Nez Perce art to take center stage at ‘Art in the Wallowa’

Published 5:00 pm Wednesday, August 26, 2009

The 13th annual “Nez Perce Art in the Wallowa” celebrating Nez Perce and Columbia Plateau tribal art and artists, will be held at the historic Wallowa Lake Lodge with a dinner theater at the Joseph Community Center Saturday, September 12. “Nez Perce Art in the Wallowa” showcases traditional and contemporary art forms,and a salmon and buffalo dinner with Native American entertainment.

The art show, reception, silent and oral auction will be held from noon to 4 p.m. at Wallowa Lake Lodge, 60060 Wallowa Lake Highway and is free to the public. In the past years, traditional beading and rawhide work has been exhibited alongside bronze sculptures, high tech photography, and paintings.

Saturday evening’s dinner begins at 6 p.m. at the Joseph Community Center, 102 East First Street, catered by Backyard Gardens featuring: barbeque salmon, local grown buffalo, local grown fresh garden favorites, and New York cheese cake dripping with huckleberry sauce and a no-host bar featuring Terminal Gravity micro brews and regional wine.

Saturday evening’s honored guest, Pat Courtney Gold, a Wasco native enrolled in the Confederate Tribes of Warm Springs, Oregon, devotes her time creating art and lecturing on Plateau Cultural Art. She specializes in the Wasco traditional art of full-turn twined baskets with geometric human figures and motif unique to the Columbia River area. Pat revived this dying art form, and her goal is to preserve the technique and record the traditional designs for future generations.

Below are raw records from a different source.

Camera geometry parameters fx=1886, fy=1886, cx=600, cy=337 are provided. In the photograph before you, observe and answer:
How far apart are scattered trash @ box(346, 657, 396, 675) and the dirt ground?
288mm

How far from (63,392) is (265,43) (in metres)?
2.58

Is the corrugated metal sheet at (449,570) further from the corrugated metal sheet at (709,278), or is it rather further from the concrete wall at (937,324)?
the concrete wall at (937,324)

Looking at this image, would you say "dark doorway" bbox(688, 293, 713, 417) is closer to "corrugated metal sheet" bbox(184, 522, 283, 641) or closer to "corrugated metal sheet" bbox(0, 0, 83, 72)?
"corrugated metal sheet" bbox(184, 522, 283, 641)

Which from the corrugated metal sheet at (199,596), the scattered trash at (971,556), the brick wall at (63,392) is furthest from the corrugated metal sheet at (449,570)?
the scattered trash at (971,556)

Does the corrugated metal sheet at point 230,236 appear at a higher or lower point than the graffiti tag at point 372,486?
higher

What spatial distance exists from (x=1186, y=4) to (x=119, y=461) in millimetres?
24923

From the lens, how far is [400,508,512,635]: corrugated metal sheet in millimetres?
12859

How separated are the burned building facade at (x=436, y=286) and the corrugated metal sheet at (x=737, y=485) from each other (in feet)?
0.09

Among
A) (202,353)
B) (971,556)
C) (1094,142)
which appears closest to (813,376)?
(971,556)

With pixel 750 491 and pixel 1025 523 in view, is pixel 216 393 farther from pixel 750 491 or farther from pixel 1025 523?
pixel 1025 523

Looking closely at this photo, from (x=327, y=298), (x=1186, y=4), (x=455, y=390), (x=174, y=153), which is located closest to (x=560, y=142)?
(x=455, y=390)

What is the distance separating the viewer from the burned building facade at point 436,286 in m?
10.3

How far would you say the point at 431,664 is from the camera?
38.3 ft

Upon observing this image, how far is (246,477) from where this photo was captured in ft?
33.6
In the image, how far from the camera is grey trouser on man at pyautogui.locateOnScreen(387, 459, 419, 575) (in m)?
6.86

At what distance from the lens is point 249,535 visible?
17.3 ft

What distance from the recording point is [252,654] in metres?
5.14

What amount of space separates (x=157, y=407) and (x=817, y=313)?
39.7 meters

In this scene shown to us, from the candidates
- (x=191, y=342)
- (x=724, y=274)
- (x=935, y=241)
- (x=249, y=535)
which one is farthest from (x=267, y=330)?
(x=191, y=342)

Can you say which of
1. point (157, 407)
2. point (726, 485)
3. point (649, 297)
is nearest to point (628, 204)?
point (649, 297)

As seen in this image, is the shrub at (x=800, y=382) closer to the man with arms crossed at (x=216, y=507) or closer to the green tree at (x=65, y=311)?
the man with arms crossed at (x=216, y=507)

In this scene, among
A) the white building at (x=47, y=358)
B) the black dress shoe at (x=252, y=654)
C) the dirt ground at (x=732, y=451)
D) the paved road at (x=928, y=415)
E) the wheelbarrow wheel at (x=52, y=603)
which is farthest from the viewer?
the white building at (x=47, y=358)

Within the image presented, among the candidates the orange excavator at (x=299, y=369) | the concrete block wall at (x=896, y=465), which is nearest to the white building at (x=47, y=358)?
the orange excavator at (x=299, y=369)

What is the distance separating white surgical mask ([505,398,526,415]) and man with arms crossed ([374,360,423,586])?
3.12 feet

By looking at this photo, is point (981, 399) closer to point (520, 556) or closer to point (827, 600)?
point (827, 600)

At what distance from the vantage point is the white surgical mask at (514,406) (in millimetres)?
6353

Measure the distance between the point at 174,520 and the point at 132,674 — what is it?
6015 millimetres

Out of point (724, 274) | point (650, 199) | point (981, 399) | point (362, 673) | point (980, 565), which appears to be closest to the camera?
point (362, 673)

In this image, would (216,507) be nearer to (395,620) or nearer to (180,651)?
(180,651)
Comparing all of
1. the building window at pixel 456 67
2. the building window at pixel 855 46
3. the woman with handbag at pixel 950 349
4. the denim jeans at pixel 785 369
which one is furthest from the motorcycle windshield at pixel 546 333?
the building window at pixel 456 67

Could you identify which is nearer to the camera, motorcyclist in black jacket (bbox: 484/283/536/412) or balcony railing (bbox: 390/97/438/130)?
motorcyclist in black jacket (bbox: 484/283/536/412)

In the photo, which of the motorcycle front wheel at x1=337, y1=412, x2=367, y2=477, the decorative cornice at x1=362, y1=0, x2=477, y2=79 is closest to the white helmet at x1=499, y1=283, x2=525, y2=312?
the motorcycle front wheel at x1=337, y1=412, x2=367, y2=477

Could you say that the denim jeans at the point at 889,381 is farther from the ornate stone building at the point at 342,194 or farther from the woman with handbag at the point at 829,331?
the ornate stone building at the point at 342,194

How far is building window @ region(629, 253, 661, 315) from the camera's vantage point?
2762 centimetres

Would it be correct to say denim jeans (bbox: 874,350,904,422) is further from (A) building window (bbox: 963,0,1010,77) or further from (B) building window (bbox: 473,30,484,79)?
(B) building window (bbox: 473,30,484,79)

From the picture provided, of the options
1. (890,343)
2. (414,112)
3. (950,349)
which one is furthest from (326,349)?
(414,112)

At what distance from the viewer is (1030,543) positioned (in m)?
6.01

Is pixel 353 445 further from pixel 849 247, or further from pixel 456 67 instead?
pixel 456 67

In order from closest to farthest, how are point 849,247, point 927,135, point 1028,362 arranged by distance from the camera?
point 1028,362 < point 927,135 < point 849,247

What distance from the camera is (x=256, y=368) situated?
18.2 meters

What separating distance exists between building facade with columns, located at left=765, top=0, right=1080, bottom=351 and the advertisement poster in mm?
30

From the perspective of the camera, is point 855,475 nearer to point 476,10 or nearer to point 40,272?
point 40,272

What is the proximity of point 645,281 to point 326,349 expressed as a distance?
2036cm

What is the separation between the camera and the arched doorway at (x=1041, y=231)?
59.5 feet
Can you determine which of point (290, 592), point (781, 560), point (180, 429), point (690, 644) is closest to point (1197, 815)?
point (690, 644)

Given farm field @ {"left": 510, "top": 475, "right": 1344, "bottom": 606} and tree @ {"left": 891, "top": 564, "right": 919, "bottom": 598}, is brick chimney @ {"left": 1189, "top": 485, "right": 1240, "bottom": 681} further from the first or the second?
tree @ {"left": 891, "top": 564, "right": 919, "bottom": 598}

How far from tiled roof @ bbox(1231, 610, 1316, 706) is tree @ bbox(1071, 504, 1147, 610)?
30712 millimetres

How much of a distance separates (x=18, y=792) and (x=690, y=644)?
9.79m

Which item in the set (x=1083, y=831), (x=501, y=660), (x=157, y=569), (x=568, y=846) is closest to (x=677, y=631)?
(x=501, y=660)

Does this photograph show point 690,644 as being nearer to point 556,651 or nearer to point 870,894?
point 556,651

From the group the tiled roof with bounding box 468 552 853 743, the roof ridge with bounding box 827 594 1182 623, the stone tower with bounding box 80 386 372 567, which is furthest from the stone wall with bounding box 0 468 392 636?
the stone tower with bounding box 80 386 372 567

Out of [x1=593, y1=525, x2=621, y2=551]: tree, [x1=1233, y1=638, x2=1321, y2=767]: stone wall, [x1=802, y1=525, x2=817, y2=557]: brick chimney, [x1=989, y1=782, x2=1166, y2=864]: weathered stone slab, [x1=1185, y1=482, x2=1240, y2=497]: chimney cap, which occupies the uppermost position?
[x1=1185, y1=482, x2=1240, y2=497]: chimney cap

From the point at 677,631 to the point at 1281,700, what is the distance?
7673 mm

Gold’s program will show how like today’s hot topics of international commerce, diplomatic relations, cultural exchanges, and tourism are important to the northwest; it was just as important nearly twelve thousand years ago among the indigenous people who lived along the Columbia River. These civilized and prosperous nations developed a marketplace that, by the 1700’s included trade with Russia, Spain, England, China, and America, yet their story is often untold in histories of the region. She will discuss the rich heritage of cultural and financial commerce conducted up and down the Columbia River. Just as questions of sustainability affect modern commerce, Gold will show how native people’s relationship to the land provided our first environmentally friendly model of commerce. Tickets for the evening event are $30 in advance or $35 at the door. Advance tickets are available at the Bookloft and Fishtrap in Enterprise, Lamb Trading Co. in Joseph, and Wallowa Band Nez Perce Trail Interpretive Center. For questions or reservation call: (541) 886-3101 or e-mail: (tamkaliks@gmail.com) or visit our website at (www.wallowanezperce.org).

The event is presented by the Wallowa Band Nez Perce Trail Interpretive Center, the non-profit organization working to provide a permanent site in the Wallowa Valley for Nez Perce cultural and interpretive activities, including the Tamkaliks Celebration.